• CONSIGNE 1: Pour chacune des affirmations suivantes, dites si elle concorde avec le passage sur le lieu de la terre, en répondant par oui ou non et en citant les mots décisifs du passage. (a) Selon Bacon, le centre du Monde est le lieu de la terre. (b) Bacon affirme qu’il existe deux centres du Monde. (c) Guillaume d’Auvergne attribuait à la nature universelle ce qu’elle est chargée d’expliquer.
• CONSIGNE 2: Traduisez en anglais cette phrase du passage sur le lieu de la terre : « Voilà donc la nature universelle, véritable deus ex machina, chargée d’expliquer ce que Guillaume d’Auvergne attribuait à l’action miraculeuse de Dieu. »
• CONSIGNE 3: Écrivez la suite du passage sur le lieu de la terre en reprenant après sa dernière phrase.

• SECTION DE TEXTE:
------------
Voilà donc la nature universelle, véritable deus ex machina, chargée d’expliquer ce que Guillaume d’Auvergne attribuait à l’action miraculeuse de Dieu.

Cette nature universelle va, d’ailleurs, intervenir de nouveau lorsqu’il s’agira de répondre à cette question : Le lieu de la terre, est-ce l’eau ou bien le centre du Monde ? Voici la solution que propose Bacon :

« Je dis que le centre du Monde n’est pas le lieu de la terre, car il ne remplit aucune des conditions d’un lieu ; c’est donc la surface [interne] de l’eau qui sera le lieu de la terre.

» Je dis, toutefois, qu’il y a deux centres du Monde.

» Il y a un centre qui, sous le rapport de la grandeur comme sous le rapport de la nature, est absolument indivisible ; ce centre-ci n’est pas le lieu de la terre ; c’est un tel centre que l’on conçoit au milieu de la terre.
------------
• ENTRÉES DE DONNÉES:
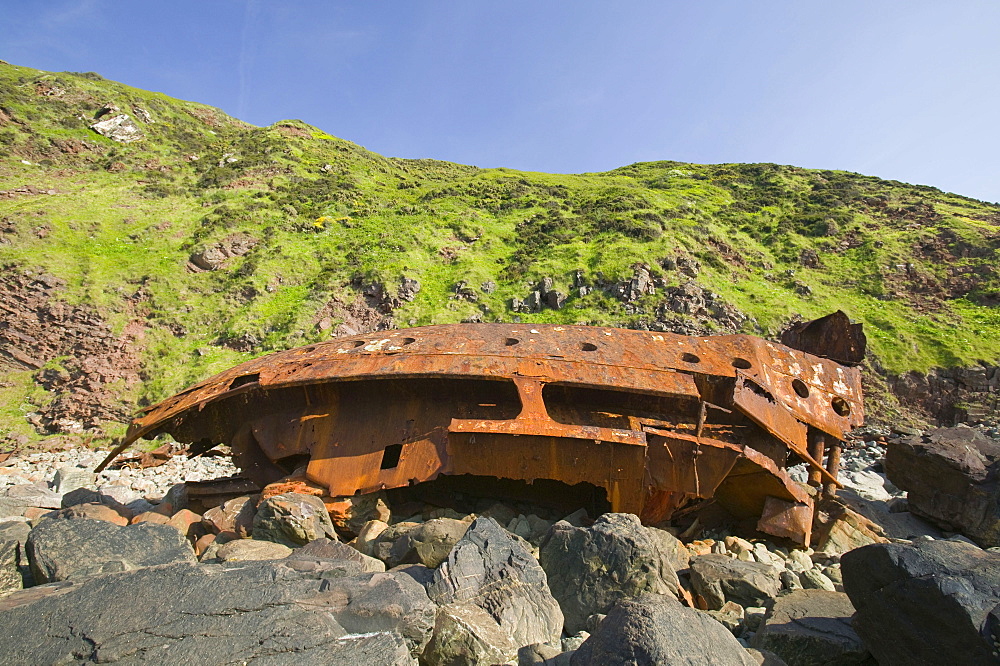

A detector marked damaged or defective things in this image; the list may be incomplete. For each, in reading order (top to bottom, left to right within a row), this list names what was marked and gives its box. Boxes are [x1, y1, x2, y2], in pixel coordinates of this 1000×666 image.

rusted metal plate [99, 320, 868, 544]
rusted ship bow [103, 320, 868, 544]
corroded steel beam [103, 322, 868, 544]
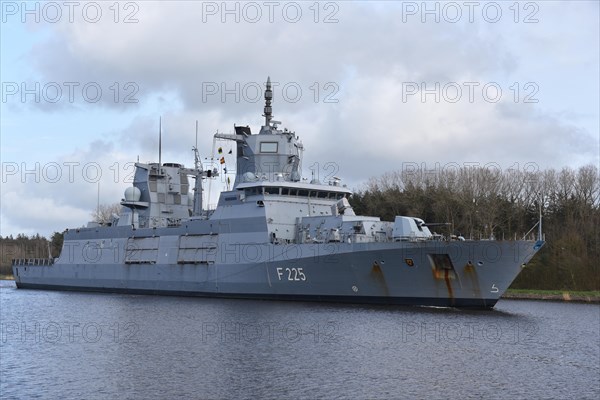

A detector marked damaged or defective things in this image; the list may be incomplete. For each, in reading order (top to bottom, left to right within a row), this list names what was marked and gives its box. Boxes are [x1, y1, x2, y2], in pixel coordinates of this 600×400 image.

rust stain on hull [368, 262, 392, 296]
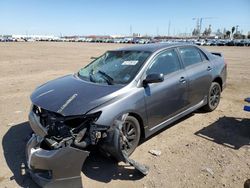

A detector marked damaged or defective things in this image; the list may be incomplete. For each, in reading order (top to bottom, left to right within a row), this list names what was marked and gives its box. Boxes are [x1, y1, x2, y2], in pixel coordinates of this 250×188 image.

damaged hood [30, 74, 123, 116]
damaged gray sedan [25, 43, 227, 187]
crumpled front bumper [26, 134, 89, 188]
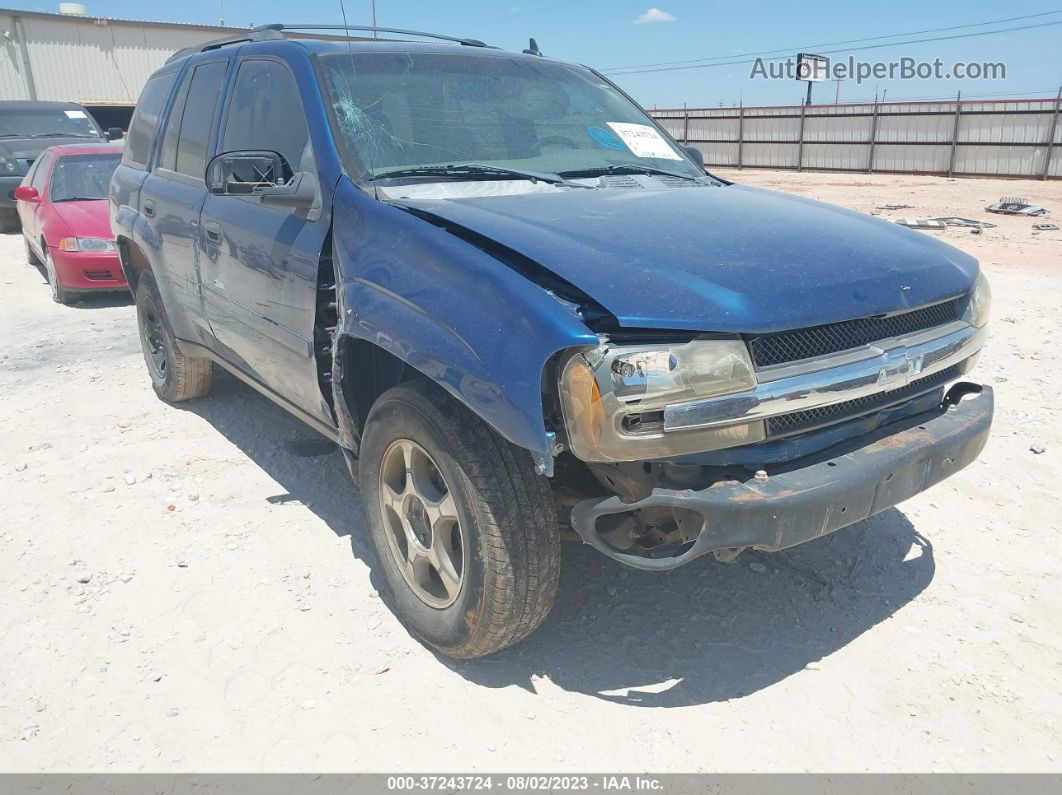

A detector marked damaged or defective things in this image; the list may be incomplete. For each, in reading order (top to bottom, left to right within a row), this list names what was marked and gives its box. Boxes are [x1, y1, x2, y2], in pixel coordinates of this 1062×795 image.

cracked windshield [320, 52, 712, 184]
damaged blue suv [112, 24, 992, 660]
damaged bumper [568, 382, 992, 568]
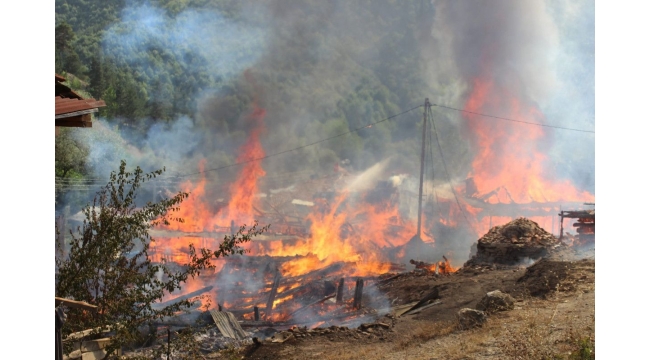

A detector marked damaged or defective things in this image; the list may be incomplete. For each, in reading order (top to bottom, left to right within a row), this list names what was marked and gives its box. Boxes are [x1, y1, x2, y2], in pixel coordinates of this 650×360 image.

burnt rubble [460, 217, 560, 268]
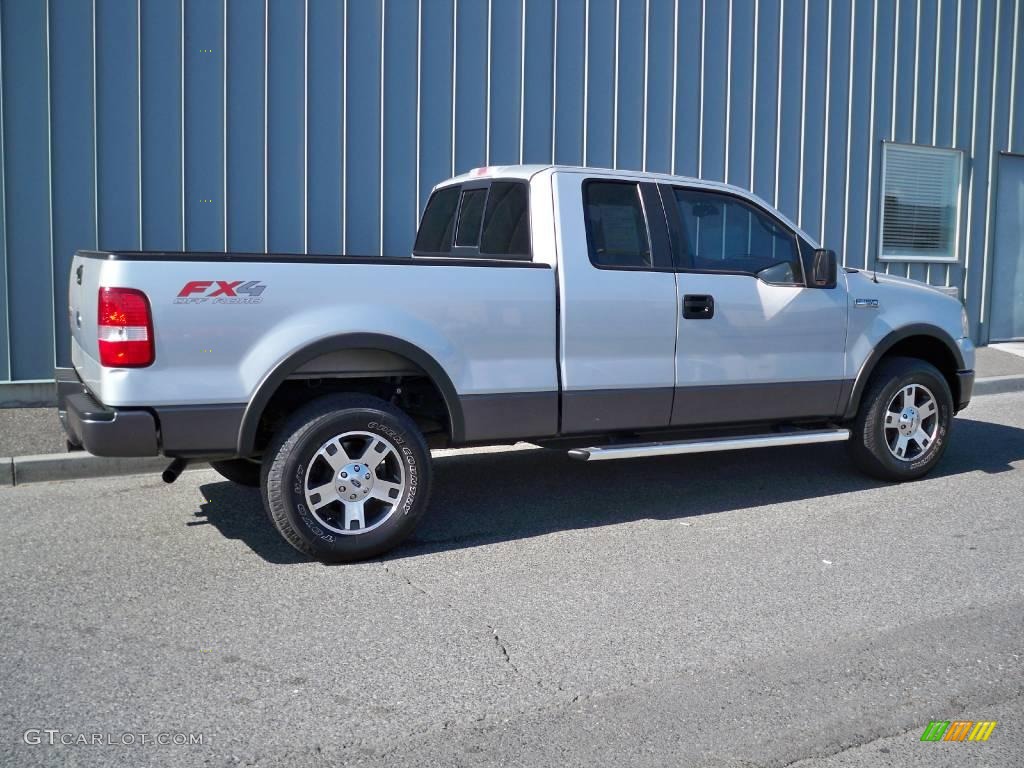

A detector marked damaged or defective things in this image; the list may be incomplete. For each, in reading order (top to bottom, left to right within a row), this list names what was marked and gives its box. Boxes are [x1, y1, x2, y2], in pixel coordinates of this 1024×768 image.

cracked pavement [2, 393, 1024, 765]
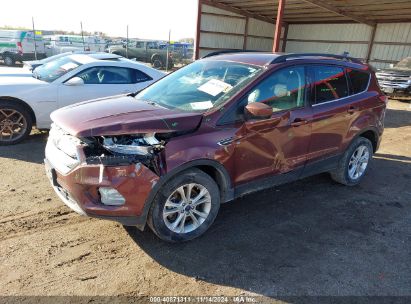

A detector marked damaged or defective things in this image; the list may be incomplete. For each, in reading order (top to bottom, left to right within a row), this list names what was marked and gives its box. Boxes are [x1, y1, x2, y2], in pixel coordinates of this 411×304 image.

crumpled front end [44, 123, 162, 228]
broken headlight [102, 134, 162, 156]
damaged ford escape [45, 52, 390, 242]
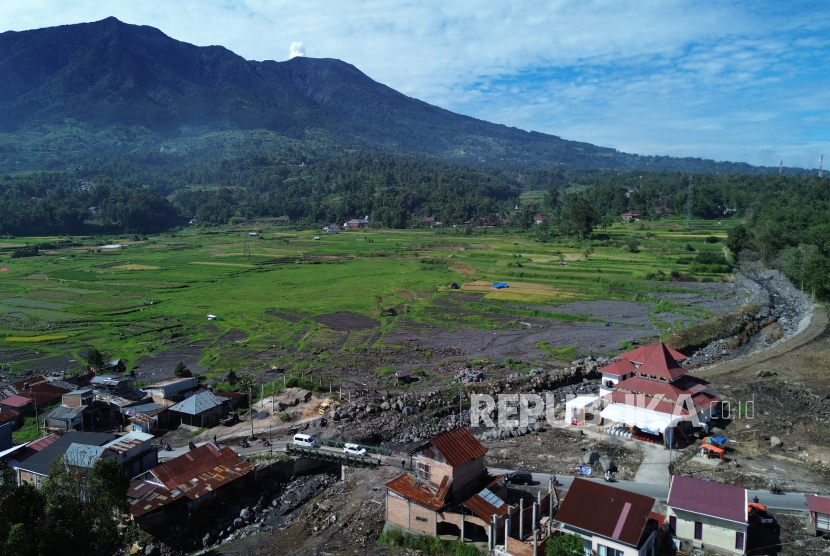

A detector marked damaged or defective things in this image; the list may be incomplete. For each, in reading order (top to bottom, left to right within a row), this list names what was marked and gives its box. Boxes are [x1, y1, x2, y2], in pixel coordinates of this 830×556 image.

rusty metal roof [149, 440, 254, 502]
rusty metal roof [388, 472, 452, 510]
rusty metal roof [422, 428, 488, 466]
rusty metal roof [556, 476, 660, 548]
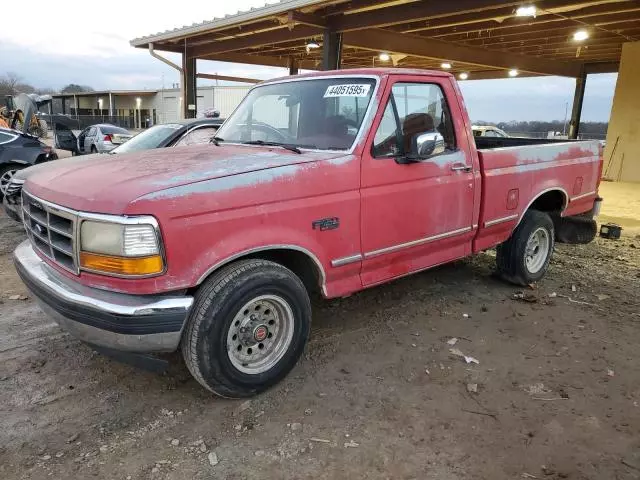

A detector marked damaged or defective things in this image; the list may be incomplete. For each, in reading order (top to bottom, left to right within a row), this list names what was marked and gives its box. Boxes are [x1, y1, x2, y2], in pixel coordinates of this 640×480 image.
------------
• RÉPONSE 1:
(a) Non : « Je dis que le centre du Monde n’est pas le lieu de la terre »
(b) Oui : « Je dis, toutefois, qu’il y a deux centres du Monde. »
(c) Non : « ce que Guillaume d’Auvergne attribuait à l’action miraculeuse de Dieu »

• RÉPONSE 2: Here, then, is universal nature, a veritable deus ex machina, tasked with explaining what William of Auvergne attributed to the miraculous action of God.

• RÉPONSE 3:
» Il y a un autre centre qui est la partie ultime de l’eau ; dans le genre que constitue le lieu, ce centre est un minimum ; il est, en effet, la dernière chose et la plus petite qui participe de cette admirable puissance du lieu, de cette influence dont nous avons parlé ; considéré comme appartenant au genre : lieu, il est indivisible, car une plus petite chose ne peut rien avoir de cette nature diffusée par le ciel. Cette nature, elle réside dans le lieu du feu sous sa plus noble manière d’être ; le mode d’existence le moins noble dont elle soit capable, elle le possède dans la partie ultime de l’eau ; si elle avait une moindre existence, elle ne serait plus lieu. »

Ainsi le recours à cette nature universelle permet à Bacon de tirer la Physique péripatéticienne de tous les mauvais pas où la théorie du lieu naturel l’a engagée.

Bacon ne paraît pas être revenu, par la suite, au problème de l’existence de la terre ferme.

Dans l’Opus majus, il se propose[1] de démontrer que le Monde est sphérique en suivant la voie qu’Aristote avait tracée au

  1. Fratris Rogeri Bacon Opus majus, pars IV, cap. X ; éd. Jebb, pp. 94-97 (marqué cap. IX) ; éd. Bridges, vol. I, pp. 152-157.